Aione 30/06/2021A Garota de Papel foi meu segundo contato com a escrita de Guillaume Musso, que me conquistou por completo em O Chamado do Anjo. Em um estilo semelhante ao encontrado em sua outra obra, também publicada pela editora Verus, mais uma vez me encantei pela habilidade e criatividade do autor.
Tom Boyd é um escritor que estourou com a publicação dos primeiros dois livros de sua trilogia. Porém, após o ápice do sucesso, se viu em uma espiral descendente devido a uma crise amorosa. Em face de um bloqueio criativo que o faz acreditar que jamais será capaz de voltar a escrever, ele recebe a visita inesperada de Billie, uma personagem de seus livros saída diretamente das páginas. Ela, então, faz um apelo: que ele volte a escrever, senão ela morrerá.
A escrita de Guillaume Musso é leve e com toques divertidos. Apesar disso, o livro traz uma mescla de gêneros, que vão do romance ao suspense, passando por aventura e momentos de maior intensidade dramática. A narrativa também é variada: em primeira pessoa, pela perspectiva de Tom, trazendo inclusive alguns flashbacks; em terceira pessoa, pela perspectiva de personagens diversos; em formato de matérias em sites e revistas, no início do livro.
O que mais gostei em A Garota de Papel foi sua relação direta com a literatura e o fazer poético. O romance faz praticamente um elogio aos livros e à importância da leitura, demonstrando o quanto ela pode nos ajudar — e até salvar — em momentos de dificuldade. Em uma leitura simbólica, toda ação presente no enredo poderia ser interpretada como a dificuldade encontrada por escritores durante a produção de um romance. Ao mesmo tempo, a obra traz a todo momento o contraponto entre ficção e realidade. A ficção pode funcionar como escape; porém, ela também é limitada e não consegue capturar com precisão as sensações de uma vivência real. Essa oposição está presente, ainda, na própria estrutura do livro, seja por nos perguntarmos se Billie é um componente de fantasia na história, seja pelos elementos ficcionais — como Tom e sua obra — serem citados em meio aos reais: o romance de Tom seria adaptado, na história, e estrelado por personalidades reais.
Entre as peças do suspense de A Garota de Papel estão o questionamento sobre a figura de Billie e o passado de Tom. Em relação a esse último, é interessante como Guillaume Musso demonstra a todo momento a tentativa do personagem de se afastar de suas origens e o quanto ele é incapaz de fazer isso — o próprio conjunto habitacional onde cresceu não fica muito distante de sua atual moradia. Porém, a visão sobre esse bairro periférico me pareceu não a de quem de fato cresceu em um, mas de quem jamais fez parte daquele meio e só tem a visão estereotipada da violência e decadência, como se o problema do local fosse individual, nas pessoas que lá residem, e não estrutural. Visões como essa são problemáticas do ponto de vista social, visto que continuam reforçando a ideia redutora e desumanizada de quem vive nesses locais e da arte lá produzida — como se ela fosse inválida ou ruim. Um exemplo disso é o rap, citado na obra.

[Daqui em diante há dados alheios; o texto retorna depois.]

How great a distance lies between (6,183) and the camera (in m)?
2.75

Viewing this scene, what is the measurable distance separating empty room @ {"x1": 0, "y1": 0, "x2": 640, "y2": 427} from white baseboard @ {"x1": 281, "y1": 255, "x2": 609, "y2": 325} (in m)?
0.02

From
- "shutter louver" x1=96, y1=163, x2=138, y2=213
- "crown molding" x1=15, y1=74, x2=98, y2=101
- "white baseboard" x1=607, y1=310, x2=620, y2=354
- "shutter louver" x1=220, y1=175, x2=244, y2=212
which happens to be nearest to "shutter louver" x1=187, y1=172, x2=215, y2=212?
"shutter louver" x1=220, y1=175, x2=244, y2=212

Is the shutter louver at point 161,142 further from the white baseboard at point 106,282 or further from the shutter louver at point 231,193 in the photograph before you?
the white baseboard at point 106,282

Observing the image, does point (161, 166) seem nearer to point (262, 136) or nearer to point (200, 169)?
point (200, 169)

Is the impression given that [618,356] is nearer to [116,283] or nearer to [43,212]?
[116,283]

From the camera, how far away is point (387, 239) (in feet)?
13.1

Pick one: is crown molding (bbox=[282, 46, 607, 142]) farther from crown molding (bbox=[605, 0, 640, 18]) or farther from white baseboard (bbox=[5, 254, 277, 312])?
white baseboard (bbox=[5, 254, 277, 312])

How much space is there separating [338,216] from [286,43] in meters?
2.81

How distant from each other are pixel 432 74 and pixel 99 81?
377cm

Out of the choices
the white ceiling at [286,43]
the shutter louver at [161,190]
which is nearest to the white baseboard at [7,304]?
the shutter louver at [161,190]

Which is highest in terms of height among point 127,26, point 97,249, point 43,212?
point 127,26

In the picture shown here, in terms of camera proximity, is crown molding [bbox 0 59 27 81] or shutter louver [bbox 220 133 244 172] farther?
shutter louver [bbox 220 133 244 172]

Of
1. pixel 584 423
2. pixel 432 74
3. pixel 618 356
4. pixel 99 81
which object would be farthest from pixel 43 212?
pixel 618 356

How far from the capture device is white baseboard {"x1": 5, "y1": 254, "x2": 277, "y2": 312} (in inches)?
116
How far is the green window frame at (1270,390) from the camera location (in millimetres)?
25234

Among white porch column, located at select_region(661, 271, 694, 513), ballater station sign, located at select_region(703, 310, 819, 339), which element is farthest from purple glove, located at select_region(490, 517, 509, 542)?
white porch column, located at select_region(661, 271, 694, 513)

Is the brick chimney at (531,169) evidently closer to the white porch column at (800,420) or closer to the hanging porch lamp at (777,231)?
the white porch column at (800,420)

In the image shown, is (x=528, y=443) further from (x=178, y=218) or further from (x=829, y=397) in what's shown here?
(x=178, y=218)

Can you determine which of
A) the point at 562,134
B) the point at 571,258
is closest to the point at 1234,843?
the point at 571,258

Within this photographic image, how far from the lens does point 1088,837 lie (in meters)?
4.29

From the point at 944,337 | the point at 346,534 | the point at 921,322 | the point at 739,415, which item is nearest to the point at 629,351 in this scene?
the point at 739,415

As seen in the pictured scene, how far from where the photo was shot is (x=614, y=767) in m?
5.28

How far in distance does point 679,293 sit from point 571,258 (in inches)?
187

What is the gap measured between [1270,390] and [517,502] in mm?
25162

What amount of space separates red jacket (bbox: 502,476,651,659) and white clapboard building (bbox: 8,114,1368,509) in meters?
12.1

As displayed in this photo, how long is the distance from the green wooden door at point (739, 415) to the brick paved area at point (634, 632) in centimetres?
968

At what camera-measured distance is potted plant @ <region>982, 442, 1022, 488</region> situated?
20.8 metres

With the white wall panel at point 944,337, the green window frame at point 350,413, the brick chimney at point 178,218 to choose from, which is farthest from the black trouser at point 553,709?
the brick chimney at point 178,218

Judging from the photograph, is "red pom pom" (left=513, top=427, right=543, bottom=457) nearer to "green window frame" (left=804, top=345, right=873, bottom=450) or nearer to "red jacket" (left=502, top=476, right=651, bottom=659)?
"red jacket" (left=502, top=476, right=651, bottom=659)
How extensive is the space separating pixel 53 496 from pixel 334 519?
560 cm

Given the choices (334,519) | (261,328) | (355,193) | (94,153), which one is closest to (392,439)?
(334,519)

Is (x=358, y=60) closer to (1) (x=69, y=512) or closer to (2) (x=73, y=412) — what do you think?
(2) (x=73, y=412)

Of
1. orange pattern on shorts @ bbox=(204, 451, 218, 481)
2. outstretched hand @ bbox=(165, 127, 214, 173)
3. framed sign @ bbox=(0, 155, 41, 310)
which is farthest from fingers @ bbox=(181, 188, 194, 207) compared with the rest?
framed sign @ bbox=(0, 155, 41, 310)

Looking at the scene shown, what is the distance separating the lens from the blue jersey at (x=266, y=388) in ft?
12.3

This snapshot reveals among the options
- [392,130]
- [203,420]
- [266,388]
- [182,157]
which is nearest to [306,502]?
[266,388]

No geral, adorei a leitura de A Garota de Papel, mesmo que tenha ficado incomodada com essa representação social, incluída no enredo apenas como elemento de suspense e motivação do protagonista. Fui completamente envolvida pela leitura ágil e divertida, e fiquei encantada pelas relações entre o real e o imaginário. Com certeza quero ler mais do autor!